Au Zaïre, aujourd’hui la République démocratique du Congo (RDC) tout événement de la vie diplomatique peut prendre des allures originales et inédites. En voici quelques exemples.

Où sont passées mes lettres de créances?

La présentation, pour la première fois, des lettres de créances, est un moment émouvant et solennel. Le nouvel ambassadeur espère que tout soit parfait. 

J’ai vécu des moments de nervosités avant la présentation de mes lettres au Zaïre car je ne les avait pas encore reçues. 

Les lettres de créance d’un nouvel ambassadeur arrivent par courrier diplomatique. Dans mon cas, point de lettres. 

Je m’en œuvre au Chef du protocole qui me dit de ne pas m’inquiéter car le Président n’ouvre pas les enveloppes. Il les prend et les lui remet. On convient de remettre au Président une grande enveloppe contenant quelques feuilles blanches. 

À la réception de mes précieux documents, je n’aurais qu’à les lui porter et il les placerait aux archives officielles. Comme le dit le dicton, lorsque l’on veut, on peut.

Une estafette, dépêchée d’Ottawa, arrive avec les précieux documents moins d’une heure avant la cérémonie. Quel soulagement.

Je présenterai, au fil des ans, mes lettres dans huit autres pays mais ce show de boucane a une saveur originale au Zaïre.

**ENTRÉES AFFICHÉES**
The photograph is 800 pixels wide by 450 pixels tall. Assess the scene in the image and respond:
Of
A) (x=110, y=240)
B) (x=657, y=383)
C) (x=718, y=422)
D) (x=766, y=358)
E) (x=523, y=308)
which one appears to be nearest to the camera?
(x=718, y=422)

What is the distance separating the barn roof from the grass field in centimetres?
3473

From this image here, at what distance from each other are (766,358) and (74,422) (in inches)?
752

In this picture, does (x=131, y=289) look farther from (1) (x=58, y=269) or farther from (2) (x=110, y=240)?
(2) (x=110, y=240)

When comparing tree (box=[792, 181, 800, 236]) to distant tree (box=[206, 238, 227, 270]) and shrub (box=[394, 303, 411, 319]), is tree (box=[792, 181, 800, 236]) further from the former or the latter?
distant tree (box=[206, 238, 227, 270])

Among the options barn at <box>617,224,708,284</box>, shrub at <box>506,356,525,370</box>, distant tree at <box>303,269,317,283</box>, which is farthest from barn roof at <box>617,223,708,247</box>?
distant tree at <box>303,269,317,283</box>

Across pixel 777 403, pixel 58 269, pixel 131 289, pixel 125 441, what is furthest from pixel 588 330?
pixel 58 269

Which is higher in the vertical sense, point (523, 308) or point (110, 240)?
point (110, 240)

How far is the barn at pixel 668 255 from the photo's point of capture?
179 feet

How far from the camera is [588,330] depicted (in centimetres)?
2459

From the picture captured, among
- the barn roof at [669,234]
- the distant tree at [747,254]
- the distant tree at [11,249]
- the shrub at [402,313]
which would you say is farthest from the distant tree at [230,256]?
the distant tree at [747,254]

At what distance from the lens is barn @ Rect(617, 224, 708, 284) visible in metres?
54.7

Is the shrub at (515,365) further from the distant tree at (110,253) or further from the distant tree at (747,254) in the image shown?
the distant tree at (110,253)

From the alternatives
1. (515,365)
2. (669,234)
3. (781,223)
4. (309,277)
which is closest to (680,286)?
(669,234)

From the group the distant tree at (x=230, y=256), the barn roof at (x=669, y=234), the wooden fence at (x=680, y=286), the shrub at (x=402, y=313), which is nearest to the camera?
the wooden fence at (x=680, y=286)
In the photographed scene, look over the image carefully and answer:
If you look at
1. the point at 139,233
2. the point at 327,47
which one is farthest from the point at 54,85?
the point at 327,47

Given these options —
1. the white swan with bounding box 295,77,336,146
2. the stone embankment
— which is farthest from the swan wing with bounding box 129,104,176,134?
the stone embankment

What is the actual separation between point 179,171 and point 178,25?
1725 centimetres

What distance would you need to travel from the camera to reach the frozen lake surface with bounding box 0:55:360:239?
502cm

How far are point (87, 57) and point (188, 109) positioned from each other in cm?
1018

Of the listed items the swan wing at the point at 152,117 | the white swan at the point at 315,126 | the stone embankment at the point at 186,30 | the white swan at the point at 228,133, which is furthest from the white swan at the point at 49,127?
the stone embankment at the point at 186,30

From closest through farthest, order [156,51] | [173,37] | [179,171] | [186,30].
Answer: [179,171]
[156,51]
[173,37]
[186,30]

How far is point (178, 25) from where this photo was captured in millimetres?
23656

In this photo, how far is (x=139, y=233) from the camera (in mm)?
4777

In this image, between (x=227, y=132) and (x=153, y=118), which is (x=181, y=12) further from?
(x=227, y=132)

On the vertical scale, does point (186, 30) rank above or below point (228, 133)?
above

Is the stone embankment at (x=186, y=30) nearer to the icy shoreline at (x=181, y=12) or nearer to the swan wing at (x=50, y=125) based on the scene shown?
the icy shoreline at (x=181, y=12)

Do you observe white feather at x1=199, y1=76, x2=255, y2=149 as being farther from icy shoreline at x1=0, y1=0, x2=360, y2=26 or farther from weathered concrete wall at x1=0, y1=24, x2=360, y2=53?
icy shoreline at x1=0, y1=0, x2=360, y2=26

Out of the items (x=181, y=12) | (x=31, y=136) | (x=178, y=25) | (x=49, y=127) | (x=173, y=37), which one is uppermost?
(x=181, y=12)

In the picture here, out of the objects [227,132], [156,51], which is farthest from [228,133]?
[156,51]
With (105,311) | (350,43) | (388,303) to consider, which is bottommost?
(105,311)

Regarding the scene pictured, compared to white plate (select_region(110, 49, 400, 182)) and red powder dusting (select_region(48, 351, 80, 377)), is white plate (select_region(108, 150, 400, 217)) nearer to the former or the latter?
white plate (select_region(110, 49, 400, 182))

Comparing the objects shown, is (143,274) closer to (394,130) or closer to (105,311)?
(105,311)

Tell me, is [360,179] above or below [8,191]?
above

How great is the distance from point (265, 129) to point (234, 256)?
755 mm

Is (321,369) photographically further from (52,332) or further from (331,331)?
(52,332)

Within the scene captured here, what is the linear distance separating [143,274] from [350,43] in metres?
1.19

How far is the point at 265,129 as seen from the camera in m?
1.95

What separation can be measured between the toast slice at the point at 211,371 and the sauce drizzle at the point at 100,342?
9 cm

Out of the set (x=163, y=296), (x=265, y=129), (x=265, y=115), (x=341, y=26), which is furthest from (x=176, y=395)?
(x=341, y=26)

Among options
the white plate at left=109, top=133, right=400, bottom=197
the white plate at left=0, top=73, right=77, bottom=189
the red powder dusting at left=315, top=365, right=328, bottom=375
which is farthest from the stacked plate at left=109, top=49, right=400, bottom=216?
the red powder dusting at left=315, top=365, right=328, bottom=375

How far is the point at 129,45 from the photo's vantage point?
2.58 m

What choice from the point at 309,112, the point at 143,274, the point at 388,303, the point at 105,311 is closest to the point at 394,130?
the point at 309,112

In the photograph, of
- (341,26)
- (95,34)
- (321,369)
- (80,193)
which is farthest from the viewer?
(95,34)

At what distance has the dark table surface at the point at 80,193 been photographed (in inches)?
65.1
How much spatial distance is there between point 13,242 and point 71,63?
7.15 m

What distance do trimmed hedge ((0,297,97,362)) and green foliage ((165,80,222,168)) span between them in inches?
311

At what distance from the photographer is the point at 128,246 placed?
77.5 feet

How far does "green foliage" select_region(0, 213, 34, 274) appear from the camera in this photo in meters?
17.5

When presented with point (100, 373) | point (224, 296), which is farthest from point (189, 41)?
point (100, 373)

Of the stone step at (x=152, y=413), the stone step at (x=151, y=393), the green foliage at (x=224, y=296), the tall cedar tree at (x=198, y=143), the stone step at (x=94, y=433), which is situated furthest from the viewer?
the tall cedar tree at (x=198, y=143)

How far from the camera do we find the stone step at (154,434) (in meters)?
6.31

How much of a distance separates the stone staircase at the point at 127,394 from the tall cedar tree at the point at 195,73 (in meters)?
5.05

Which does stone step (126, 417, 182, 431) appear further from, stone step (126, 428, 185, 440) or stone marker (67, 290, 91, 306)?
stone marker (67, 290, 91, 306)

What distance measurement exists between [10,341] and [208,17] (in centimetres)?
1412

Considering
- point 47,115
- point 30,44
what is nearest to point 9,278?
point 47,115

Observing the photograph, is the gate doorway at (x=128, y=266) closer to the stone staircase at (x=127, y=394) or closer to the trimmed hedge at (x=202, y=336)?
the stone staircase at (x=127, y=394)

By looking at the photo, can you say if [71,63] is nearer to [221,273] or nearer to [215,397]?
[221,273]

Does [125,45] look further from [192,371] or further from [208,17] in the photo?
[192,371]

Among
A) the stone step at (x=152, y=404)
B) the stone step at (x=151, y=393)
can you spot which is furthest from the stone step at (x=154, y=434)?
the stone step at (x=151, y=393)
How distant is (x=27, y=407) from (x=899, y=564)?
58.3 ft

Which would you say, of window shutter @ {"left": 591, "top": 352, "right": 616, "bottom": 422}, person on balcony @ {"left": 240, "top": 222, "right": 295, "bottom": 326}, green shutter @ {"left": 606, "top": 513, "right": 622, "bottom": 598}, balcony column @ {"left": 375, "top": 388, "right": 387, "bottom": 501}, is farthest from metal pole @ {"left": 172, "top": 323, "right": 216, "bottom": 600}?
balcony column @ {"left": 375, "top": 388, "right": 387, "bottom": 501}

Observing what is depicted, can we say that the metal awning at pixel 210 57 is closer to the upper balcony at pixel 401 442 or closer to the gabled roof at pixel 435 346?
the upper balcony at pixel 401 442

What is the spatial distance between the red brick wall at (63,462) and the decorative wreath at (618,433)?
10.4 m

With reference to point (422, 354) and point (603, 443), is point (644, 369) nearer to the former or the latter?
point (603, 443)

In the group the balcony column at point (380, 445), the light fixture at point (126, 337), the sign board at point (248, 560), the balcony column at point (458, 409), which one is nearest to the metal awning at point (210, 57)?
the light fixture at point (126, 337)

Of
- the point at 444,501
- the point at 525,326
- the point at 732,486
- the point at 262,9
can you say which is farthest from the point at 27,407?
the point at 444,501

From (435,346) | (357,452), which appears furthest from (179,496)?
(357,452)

**EXERCICE COURT A**
Reproduisez sans rien changer le passage du texte sur les lettres de créance qui commence par les mots contenant « À la réception » et se termine par « originale au Zaïre. ».
**EXERCICE COURT B**
Renvoyez toutes les lignes des entrées dans lesquelles figure la chaîne « surface ».
Le texte et les entrées n'ont aucun lien entre eux.

**RÉSULTAT OBTENU A**
À la réception de mes précieux documents, je n’aurais qu’à les lui porter et il les placerait aux archives officielles. Comme le dit le dicton, lorsque l’on veut, on peut.

Une estafette, dépêchée d’Ottawa, arrive avec les précieux documents moins d’une heure avant la cérémonie. Quel soulagement.

Je présenterai, au fil des ans, mes lettres dans huit autres pays mais ce show de boucane a une saveur originale au Zaïre.

**RÉSULTAT OBTENU B**
What distance would you need to travel from the camera to reach the frozen lake surface with bounding box 0:55:360:239?
At what distance has the dark table surface at the point at 80,193 been photographed (in inches)?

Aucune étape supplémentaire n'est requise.